Mostly Serbs, non-Albanians, and members of the Albanian national community, who were loyal to the state institutions of the Republic of Serbia, i.e. FR Yugoslavia were brought to it.
The Likovac camp is just a link in the genocidal series of camps made by the Albanian separatists in Kosovo and Metohija with the goal of ethnic cleansing and extermination of Serbs from their centuries-old hearths.
The exact number of detainees will hardly ever be known, but it is assumed that there were 400 to 500 of them from 1998 to 2000. The Likovac camp was under the jurisdiction of the Drenica group of the so-called KLA (Kosovo Occupation Army), and Fatmir Ljimaj was the camp commander.

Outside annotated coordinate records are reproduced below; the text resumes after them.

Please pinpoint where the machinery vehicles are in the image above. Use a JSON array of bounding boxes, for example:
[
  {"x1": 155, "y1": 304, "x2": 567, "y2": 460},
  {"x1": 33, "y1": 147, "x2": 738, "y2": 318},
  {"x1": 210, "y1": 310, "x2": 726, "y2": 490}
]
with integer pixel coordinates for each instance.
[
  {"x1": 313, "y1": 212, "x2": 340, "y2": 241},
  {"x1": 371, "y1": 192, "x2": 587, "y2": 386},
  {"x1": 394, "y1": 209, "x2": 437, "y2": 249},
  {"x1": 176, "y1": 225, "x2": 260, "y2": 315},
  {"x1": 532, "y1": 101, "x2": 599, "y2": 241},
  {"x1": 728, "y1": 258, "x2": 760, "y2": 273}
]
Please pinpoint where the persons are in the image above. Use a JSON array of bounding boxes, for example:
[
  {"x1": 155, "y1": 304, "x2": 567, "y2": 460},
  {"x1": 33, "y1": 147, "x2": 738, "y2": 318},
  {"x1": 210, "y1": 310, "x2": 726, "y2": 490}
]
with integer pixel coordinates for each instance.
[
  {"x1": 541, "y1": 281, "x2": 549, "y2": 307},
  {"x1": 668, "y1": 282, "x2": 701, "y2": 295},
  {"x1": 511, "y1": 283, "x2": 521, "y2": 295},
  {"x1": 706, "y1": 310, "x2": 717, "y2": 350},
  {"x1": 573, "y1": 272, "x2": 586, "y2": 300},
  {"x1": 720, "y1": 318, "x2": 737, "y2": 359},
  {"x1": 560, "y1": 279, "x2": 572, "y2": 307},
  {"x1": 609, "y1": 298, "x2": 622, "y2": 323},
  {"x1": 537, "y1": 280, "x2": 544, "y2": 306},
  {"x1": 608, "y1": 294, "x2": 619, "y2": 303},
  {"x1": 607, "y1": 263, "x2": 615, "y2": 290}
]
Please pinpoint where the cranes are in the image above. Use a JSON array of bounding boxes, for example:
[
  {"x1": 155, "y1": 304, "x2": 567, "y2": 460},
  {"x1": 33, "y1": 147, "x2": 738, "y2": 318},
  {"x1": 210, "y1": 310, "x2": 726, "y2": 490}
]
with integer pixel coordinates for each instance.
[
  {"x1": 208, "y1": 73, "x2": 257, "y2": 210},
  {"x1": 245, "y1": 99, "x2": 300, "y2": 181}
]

All the highest representatives of the Albanian parallel civilian and paramilitary structures in Kosovo and Metohija knew about this death casemate, but they did nothing to close the camp, but it was done only a year after the arrival of KFOR and UNMIK in the Kosovo and Metohija area.
In addition to this camp, there were camps in: Lapušnik, Glođan, Klečka, Ovčarevo, Trpeza, and Zočište… According to the Association of Kosmet Victims, there were at least 144 camps in the territory of Kosovo and Metohija in the period 1997-2000, with imprisoned Serbs, Roma, and (dis)loyal Albanians.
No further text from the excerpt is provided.